##### Data supplied #####

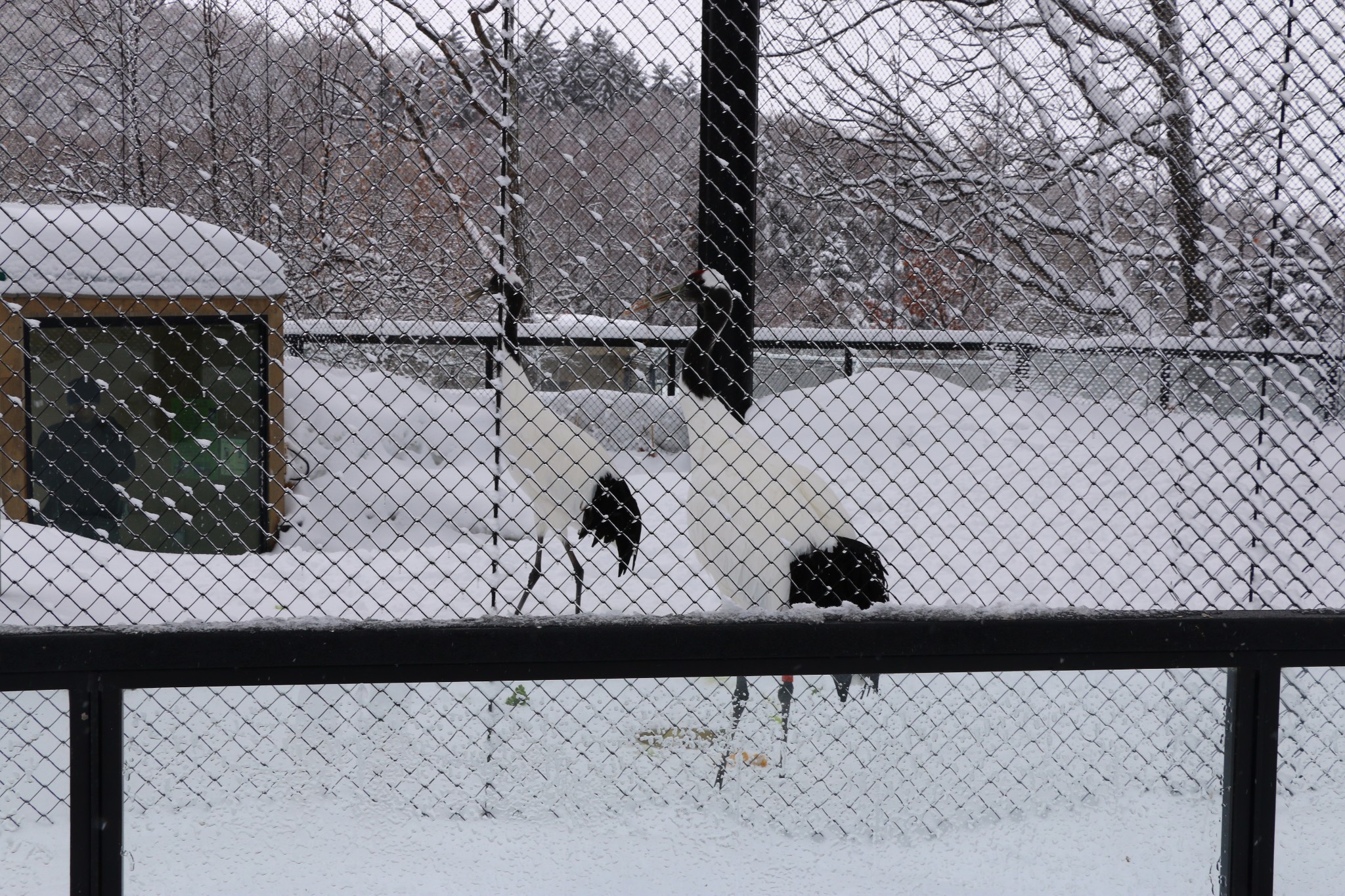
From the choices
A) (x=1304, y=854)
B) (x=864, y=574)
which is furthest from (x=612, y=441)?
(x=1304, y=854)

#####

Set exercise: Convert the records into a Markdown table with the columns Row and Line, giving each non-blank line its own numbered row. Leave the pictures out of the table.

Complete answer:
| Row | Line |
|---|---|
| 1 | From the choices |
| 2 | A) (x=1304, y=854) |
| 3 | B) (x=864, y=574) |
| 4 | which is furthest from (x=612, y=441)? |
| 5 | (x=1304, y=854) |